Between 2000 and 2005 the average annual increase in insurance premiums for small companies was 12 percent compared to 2.5 percent inflation rate. About 266,000 companies, mostly with less than 25 employees, cancelled their health insurance between 2000-2005. Even when employers offer insurance, high deductible and co-payments become prohibitive for some employees. The percentage of employed people with insurance has decreased from 70 percent in 1987to 59.5 percent in 2005.
JD and unfortunate people like him cost $100 billon annually to the health care system, out of which hospitals provide $34 billon worth in inpatient care for which they are not compensated. They shift the costs to paying patients to stay solvent.

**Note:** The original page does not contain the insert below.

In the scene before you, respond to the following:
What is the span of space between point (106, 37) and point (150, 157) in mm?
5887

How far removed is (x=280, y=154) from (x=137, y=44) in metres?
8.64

Uninsured people spend about $ 26 billion out of pocket and rely on emergency departments. The uninsured have up to 50% more chance of being hospitalized and have higher chances of dying early. Experts have estimated that the number of excess deaths among uninsured between the ages of 25-64 is about 18,000 a year.
Unfortunately, the political debate in health care hovers around one question: how do we provide health insurance to all? This politically popular question misses the point. The correct question should be: how can we make health care affordable? Unless we ask the right question we will not get the right answer. As long as health care is expensive, health insurance will be unaffordable. Various studies tell us that 164,000 to 300,000 people loose employer paid health insurance if the premium increases just by 1%. The right reform will have to answer the question of cost or the reform is unlikely to succeed.

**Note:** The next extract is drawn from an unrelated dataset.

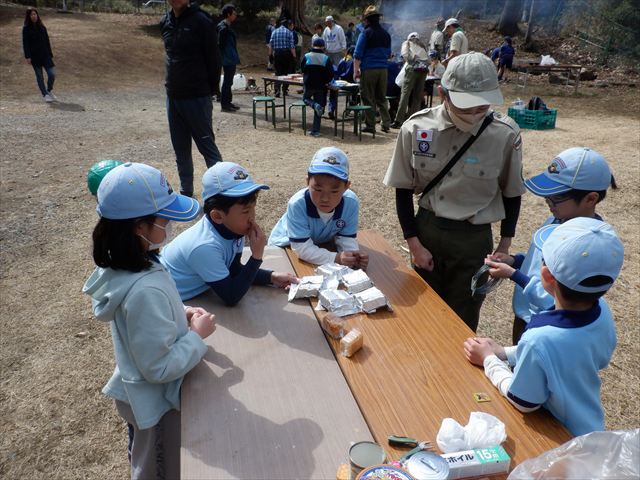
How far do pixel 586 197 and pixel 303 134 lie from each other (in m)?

Spending more money is not the answer. Health care expenditure increased from $ 1.4 trillion in 2000 to $ 2.1 trillion dollars in 2007, yet in the same time about 8 million more people lost their health insurance. A universal health care coverage without cost control is unlikely to succeed. Recent failure to provide universal coverage in California proves this point. We are in a crisis, but we do not want to debate the costs because the answers will be unpopular.
Yet, amidst all its inefficiency the American health system does succeed. JD recovered almost completely in three weeks and went home – exhausted and a few pounds less. Studies have shown that among the industrialized nations, the US health care is the most expensive but also most likely to deliver the ‘right care’. The US health care triumphs, when it delivers.
Epilogue: About six months later I received a card from JD and his wife. The hand written cursive note in blue ink thanked me for my services. JD was unable to work for five months but had been rehired a month back. His wife had picked a second job in housekeeping in an office building. They had applied for Medicaid but the state had rejected the application; they were not poor enough.